A tour of the house was offered afterwards, and because it was raining out and we didn’t have an umbrella we went on it.  The house really was very fancy, to the point that it eventually got annoying, and the Andersons weren’t as interesting as the tour guide thought they were.  Still, some of their things were fascinating to see, from a beautiful lamp bought while they were in Tibet to the fancy ceilings that apparently in all of DC are beaten only by those of the Indonesian Embassy.  There were also a *lot* of Japanese Buddhas and other Japanese things in the house; it seemed Anderson had really taken to Japan when assigned there.  It was certainly interesting enough to fill half an hour, at which point the rain had thankfully stopped.

It was crowded at Dupont Circle and in the metro; despite the rain it was a day to be out and enjoying the temperature, neither too hot nor too cold today.  Alas, it drops again tomorrow.

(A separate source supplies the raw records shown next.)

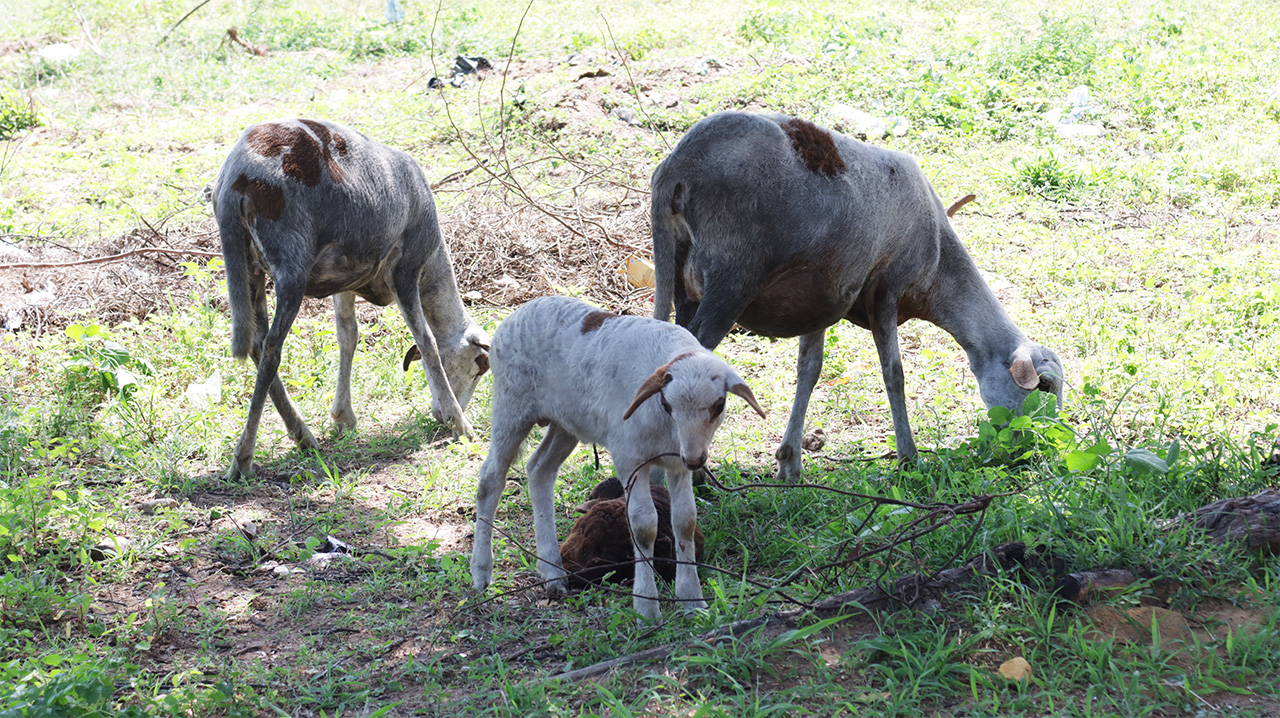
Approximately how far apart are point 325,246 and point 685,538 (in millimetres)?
3088

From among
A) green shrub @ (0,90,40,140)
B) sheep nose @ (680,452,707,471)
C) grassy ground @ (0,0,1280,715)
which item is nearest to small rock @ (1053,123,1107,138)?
grassy ground @ (0,0,1280,715)

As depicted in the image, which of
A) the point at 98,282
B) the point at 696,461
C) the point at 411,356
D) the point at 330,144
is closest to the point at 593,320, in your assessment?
the point at 696,461

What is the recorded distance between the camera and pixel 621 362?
12.6 feet

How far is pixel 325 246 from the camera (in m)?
5.80

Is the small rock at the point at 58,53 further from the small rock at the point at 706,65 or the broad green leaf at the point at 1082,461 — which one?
the broad green leaf at the point at 1082,461

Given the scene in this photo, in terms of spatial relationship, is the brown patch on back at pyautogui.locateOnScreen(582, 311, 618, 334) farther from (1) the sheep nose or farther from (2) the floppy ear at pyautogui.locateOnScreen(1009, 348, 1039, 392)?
(2) the floppy ear at pyautogui.locateOnScreen(1009, 348, 1039, 392)

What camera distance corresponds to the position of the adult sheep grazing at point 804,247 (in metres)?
4.96

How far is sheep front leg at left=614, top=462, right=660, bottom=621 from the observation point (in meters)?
3.84

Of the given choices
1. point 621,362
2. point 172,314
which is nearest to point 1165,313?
point 621,362

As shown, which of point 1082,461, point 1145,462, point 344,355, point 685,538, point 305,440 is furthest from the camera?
point 344,355

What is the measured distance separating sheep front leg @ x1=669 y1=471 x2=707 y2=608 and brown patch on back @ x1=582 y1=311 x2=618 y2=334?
2.32ft

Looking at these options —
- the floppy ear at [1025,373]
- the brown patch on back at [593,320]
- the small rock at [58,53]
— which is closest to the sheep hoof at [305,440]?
the brown patch on back at [593,320]

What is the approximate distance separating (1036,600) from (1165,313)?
476cm

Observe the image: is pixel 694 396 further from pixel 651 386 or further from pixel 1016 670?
pixel 1016 670
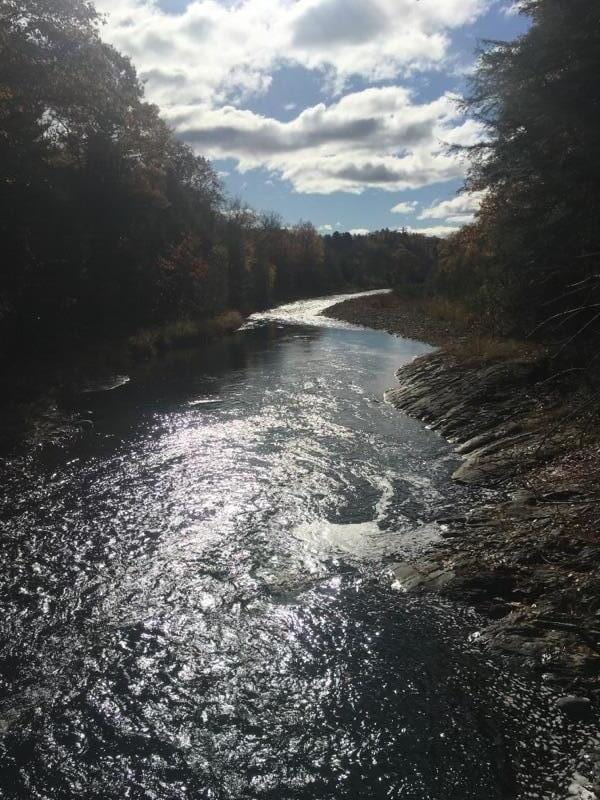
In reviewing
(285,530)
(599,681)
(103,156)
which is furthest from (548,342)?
(103,156)

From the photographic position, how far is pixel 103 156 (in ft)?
101

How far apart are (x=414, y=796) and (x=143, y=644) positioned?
406cm

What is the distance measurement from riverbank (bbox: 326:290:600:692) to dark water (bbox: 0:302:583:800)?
0.49 m

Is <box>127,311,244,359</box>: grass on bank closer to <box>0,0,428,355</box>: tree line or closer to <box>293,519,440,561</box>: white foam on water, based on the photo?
<box>0,0,428,355</box>: tree line

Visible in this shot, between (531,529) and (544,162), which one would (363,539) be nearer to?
(531,529)

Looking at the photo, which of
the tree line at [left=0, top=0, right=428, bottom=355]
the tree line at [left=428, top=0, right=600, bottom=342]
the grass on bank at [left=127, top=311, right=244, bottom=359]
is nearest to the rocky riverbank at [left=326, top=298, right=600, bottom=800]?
the tree line at [left=428, top=0, right=600, bottom=342]

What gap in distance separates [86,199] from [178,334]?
11.5 meters

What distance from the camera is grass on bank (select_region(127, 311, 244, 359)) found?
33.5 metres

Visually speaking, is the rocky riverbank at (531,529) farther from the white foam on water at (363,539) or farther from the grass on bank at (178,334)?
the grass on bank at (178,334)

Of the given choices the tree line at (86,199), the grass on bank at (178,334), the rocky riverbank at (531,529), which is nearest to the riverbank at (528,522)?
the rocky riverbank at (531,529)

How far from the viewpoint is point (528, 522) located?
32.0 ft

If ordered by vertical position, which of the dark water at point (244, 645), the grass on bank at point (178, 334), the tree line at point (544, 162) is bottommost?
the dark water at point (244, 645)

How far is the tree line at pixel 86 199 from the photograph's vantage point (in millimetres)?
20969

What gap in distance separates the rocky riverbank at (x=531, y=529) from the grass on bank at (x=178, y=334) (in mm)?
19999
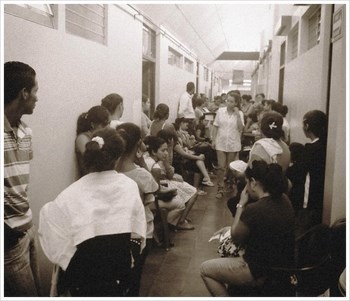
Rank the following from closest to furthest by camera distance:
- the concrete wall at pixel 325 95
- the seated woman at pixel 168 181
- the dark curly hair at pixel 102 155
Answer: the dark curly hair at pixel 102 155
the concrete wall at pixel 325 95
the seated woman at pixel 168 181

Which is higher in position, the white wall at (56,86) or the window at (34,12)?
the window at (34,12)

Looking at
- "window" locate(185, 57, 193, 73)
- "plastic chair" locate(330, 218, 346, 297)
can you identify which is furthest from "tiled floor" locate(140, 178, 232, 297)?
"window" locate(185, 57, 193, 73)

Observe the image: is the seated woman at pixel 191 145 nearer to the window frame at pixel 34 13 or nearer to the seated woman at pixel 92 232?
the window frame at pixel 34 13

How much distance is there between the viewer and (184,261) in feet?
12.6

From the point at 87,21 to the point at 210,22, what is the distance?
7.24m

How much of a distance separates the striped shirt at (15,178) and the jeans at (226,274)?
120 centimetres

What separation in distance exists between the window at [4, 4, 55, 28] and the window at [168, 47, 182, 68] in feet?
18.0

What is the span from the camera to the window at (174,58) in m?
8.99

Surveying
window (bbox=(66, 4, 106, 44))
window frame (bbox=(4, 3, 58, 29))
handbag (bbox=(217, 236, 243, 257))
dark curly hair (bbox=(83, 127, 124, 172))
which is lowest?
handbag (bbox=(217, 236, 243, 257))

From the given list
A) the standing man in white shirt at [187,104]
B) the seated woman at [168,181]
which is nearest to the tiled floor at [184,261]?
the seated woman at [168,181]

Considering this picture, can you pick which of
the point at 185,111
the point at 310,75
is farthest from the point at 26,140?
the point at 185,111

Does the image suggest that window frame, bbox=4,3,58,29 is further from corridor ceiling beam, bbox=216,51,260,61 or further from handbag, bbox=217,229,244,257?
corridor ceiling beam, bbox=216,51,260,61

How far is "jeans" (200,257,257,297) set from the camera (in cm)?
256

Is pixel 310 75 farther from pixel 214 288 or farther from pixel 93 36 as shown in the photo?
pixel 214 288
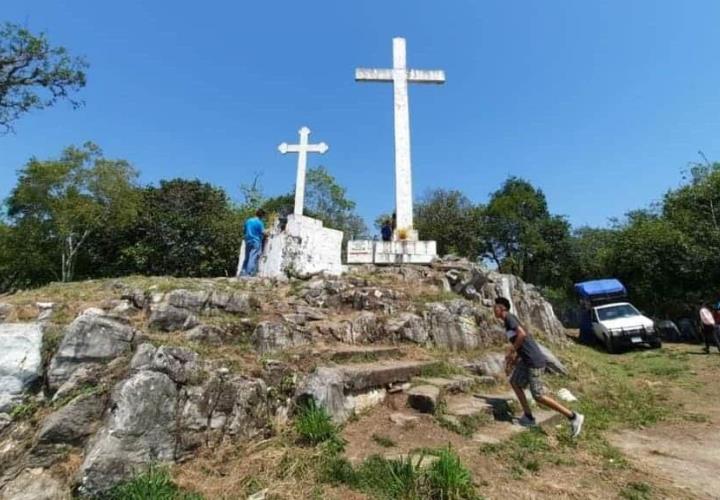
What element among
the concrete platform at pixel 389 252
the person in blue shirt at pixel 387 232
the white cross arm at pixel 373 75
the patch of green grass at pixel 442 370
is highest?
the white cross arm at pixel 373 75

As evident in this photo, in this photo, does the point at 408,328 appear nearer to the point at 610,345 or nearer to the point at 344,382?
the point at 344,382

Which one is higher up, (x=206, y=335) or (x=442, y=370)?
(x=206, y=335)

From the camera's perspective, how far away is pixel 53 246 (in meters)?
25.1

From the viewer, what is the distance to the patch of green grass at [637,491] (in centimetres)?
395

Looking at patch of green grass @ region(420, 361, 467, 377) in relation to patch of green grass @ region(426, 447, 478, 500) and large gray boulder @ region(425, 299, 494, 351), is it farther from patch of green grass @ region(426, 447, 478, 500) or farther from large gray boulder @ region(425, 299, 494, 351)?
patch of green grass @ region(426, 447, 478, 500)

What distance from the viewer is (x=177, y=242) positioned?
24.2 m

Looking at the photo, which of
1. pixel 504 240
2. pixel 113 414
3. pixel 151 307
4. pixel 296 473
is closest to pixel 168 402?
pixel 113 414

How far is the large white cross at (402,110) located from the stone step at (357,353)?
5566 mm

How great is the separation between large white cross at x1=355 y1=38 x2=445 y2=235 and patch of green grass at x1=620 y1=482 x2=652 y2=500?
28.8 feet

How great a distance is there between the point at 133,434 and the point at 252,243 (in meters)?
6.47

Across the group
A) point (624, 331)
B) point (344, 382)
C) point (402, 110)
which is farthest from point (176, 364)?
point (624, 331)

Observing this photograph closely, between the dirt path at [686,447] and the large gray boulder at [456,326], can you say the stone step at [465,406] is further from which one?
the large gray boulder at [456,326]

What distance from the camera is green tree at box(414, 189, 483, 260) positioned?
3164cm

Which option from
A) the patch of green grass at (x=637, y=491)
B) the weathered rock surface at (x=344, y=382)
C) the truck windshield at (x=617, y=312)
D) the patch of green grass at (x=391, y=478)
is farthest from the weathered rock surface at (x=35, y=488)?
the truck windshield at (x=617, y=312)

One thought on “Society of the Cincinnati Concert and House

  1. I suppose what was annoying what the implicit ideology behind assuming we all regarded of immense importance what this or that Anderson wore, who he admired, the self-gratification of all the self-glorifying (or family) pieces upholding the idea that the rich matter: because they are rich, they are valuable, or they got rich because they were valuable people. Later on I realized when the tour-guide mentioned Downton Abbey she never thought to tell us where the servants quarters in this house were. I remember being asked to worship the fantastically rich in a tourist building in Asheville, North Carolina too.

    I too loved the music, especially the Chopin Preludes.